Tembok Besar Tiongkok disebut-sebut sebagai salah satu bangunan buatan manusia yang terlihat dari ruang angkasa dengan mata telanjang. Namun, setelah dilakukan investigasi oleh para astronaut, persepsi tersebut tidak benar.[9] Dari orbit yang rendah, bangunan buatan manusia seperti jalan, kapal laut, kota dan lain-lain memang dapat terlihat, tetapi pada saat melewati orbit bumi dengan tinggi puluhan ribu kaki, tak satu pun benda di permukaan bumi yang dapat terlihat, termasuk Tembok Besar Tiongkok. Hal ini dikuatkan oleh pernyataan NASA: "The Greatwall can barely be seen from the Shuttle, so it would not be possible to see it from the moon with the naked eye".[10]
Tembok Besar Tiongkok ini hampir tidak terlihat dari dalam Pesawat Ulang Alik, sehingga tidak mungkin dapat terlilat dari bulan dengan mata telanjang [11]

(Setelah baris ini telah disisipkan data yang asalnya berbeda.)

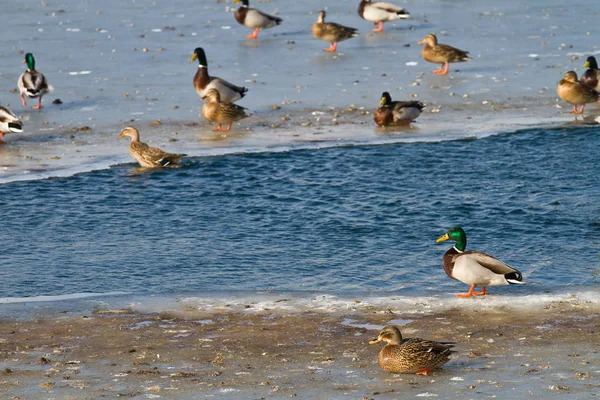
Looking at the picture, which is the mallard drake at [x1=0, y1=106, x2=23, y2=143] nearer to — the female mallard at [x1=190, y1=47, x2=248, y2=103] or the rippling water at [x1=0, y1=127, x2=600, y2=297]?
the rippling water at [x1=0, y1=127, x2=600, y2=297]

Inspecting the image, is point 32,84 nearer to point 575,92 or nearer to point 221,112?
point 221,112

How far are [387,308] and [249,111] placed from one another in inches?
378

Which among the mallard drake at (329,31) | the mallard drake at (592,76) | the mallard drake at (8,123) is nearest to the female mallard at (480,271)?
the mallard drake at (8,123)

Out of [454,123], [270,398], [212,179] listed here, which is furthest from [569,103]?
[270,398]

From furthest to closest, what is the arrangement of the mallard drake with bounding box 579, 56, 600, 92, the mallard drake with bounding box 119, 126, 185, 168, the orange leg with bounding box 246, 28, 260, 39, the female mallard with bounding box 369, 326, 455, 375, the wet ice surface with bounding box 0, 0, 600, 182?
the orange leg with bounding box 246, 28, 260, 39 < the mallard drake with bounding box 579, 56, 600, 92 < the wet ice surface with bounding box 0, 0, 600, 182 < the mallard drake with bounding box 119, 126, 185, 168 < the female mallard with bounding box 369, 326, 455, 375

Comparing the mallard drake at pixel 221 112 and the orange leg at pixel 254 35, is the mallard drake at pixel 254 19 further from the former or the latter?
the mallard drake at pixel 221 112

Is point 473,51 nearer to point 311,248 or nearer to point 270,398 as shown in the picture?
point 311,248

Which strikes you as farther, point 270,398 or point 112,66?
point 112,66

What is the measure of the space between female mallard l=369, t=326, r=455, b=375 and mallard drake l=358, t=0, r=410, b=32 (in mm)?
19099

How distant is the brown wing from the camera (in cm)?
1105

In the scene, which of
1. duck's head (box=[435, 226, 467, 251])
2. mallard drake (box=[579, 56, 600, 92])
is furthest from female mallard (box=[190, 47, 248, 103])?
duck's head (box=[435, 226, 467, 251])

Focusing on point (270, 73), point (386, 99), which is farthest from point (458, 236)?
point (270, 73)

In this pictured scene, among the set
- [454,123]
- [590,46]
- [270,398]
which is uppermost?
[590,46]

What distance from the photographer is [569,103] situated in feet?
64.4
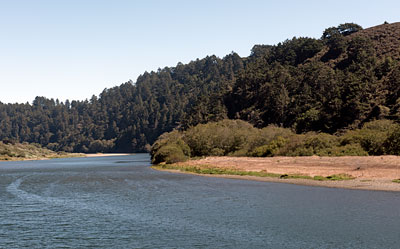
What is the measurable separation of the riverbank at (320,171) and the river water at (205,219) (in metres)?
4.27

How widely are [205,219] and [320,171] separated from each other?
33125 millimetres

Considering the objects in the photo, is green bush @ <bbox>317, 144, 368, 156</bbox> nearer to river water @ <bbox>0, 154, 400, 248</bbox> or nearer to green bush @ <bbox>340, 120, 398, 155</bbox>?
green bush @ <bbox>340, 120, 398, 155</bbox>

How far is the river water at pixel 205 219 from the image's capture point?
26000mm

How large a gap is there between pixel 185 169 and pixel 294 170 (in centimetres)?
2662

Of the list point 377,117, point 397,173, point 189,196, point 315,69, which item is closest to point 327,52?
point 315,69

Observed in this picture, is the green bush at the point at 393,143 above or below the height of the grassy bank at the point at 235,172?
above

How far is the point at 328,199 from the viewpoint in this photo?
41.0 m

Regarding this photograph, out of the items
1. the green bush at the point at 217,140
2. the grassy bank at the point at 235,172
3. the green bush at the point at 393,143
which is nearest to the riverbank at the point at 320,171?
the grassy bank at the point at 235,172

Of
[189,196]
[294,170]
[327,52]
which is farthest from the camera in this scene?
[327,52]

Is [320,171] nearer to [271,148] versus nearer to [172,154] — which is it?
[271,148]

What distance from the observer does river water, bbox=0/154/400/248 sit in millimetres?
26000

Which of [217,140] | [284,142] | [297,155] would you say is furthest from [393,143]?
[217,140]

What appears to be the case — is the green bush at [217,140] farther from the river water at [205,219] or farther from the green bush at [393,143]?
the river water at [205,219]

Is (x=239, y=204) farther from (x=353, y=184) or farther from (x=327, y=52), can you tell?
(x=327, y=52)
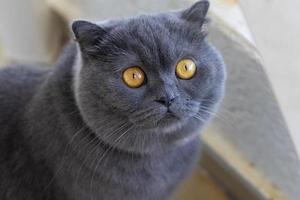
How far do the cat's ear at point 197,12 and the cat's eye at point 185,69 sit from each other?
2.8 inches

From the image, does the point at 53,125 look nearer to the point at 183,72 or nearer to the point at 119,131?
the point at 119,131

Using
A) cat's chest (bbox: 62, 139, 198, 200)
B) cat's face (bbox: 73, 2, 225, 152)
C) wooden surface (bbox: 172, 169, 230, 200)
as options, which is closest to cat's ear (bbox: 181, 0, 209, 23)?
cat's face (bbox: 73, 2, 225, 152)

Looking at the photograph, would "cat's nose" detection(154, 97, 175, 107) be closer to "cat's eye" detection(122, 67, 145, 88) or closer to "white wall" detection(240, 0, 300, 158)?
Answer: "cat's eye" detection(122, 67, 145, 88)

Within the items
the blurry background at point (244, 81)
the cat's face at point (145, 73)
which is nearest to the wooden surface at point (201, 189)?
the blurry background at point (244, 81)

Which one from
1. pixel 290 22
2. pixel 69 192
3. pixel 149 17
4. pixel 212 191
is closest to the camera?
pixel 290 22

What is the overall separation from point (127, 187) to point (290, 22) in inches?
15.6

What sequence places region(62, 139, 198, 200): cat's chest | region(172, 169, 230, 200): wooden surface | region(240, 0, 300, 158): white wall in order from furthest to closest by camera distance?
region(172, 169, 230, 200): wooden surface < region(62, 139, 198, 200): cat's chest < region(240, 0, 300, 158): white wall

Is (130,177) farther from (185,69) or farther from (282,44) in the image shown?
(282,44)

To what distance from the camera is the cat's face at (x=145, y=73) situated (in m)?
0.82

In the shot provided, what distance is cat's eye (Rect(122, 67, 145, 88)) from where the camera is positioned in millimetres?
826

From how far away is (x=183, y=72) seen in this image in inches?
32.9

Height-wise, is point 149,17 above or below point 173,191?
above

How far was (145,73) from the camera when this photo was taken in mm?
825

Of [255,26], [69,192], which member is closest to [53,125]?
[69,192]
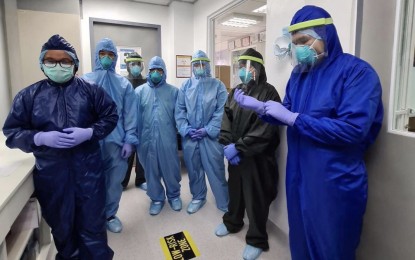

Astronot Tiongkok pertama yang diluncurkan di ruang angkasa pada tahun 2004, Yang Liwei, juga menyatakan bahwa ia tidak dapat melihat bangunan tersebut.[12]
Persepsi mengenai terlihatnya tembok raksasa dari ruang angkasa sudah menjadi mitos, bahkan ditulis ke dalam buku pelajaran sekolah di Tiongkok.[12] Bukti terawal berasal dari tulisan kolektor barang antik asal Inggris bernama William Stukeley tahun 1754 yang membandingkan Tembok Besar Tiongkok dengan Tembok Hadrian di Inggris dengan menyatakan bahwa Tembok Hadrian di Inggris hanya dapat dikalahkan oleh Tembok Besar Tiongkok, yang merupakan bangunan penting di dunia, sehingga bisa jadi terlihat dari bulan ("This mighty wall of 4 score miles in length is only exceeded by the Chinese wall, which makes a considerable figure upon the terrestrial globe, and may be discerned at the moon.")[13] Buku karya Richard Halliburton, petualang asal Amerika pada tahun 1938 yang berjudul "Second Book of Marvels", semakin membuat orang-orang percaya bahwa tembok raksasa dapat dilihat dari ruang angkasa.[10]
Sejarahnya, pembangunan tembok adalah salah satu bagian terpenting dalam sejarah arsitektur Tiongkok, yakni untuk membatasi wilayah-wilayah perkotaan dan perumahan. Berbagai teori mengapa tembok besar didirikan antara lain sebagai benteng pertahanan, batas kepemilikan lahan, penanda perbatasan dan jalur komunikasi untuk menyampaikan pesan.[3]
Berdasarkan bukti tertulis yang bisa diterima umum, pada dasarnya Tembok Besar Tiongkok dikonstruksikan mayoritas pada periode Dinasti Qin, Dinasti Han dan Dinasti Ming.[14] Namun, sebagian besar rupa tembok raksasa yang berdiri pada saat ini merupakan hasil dari periode Ming.[14]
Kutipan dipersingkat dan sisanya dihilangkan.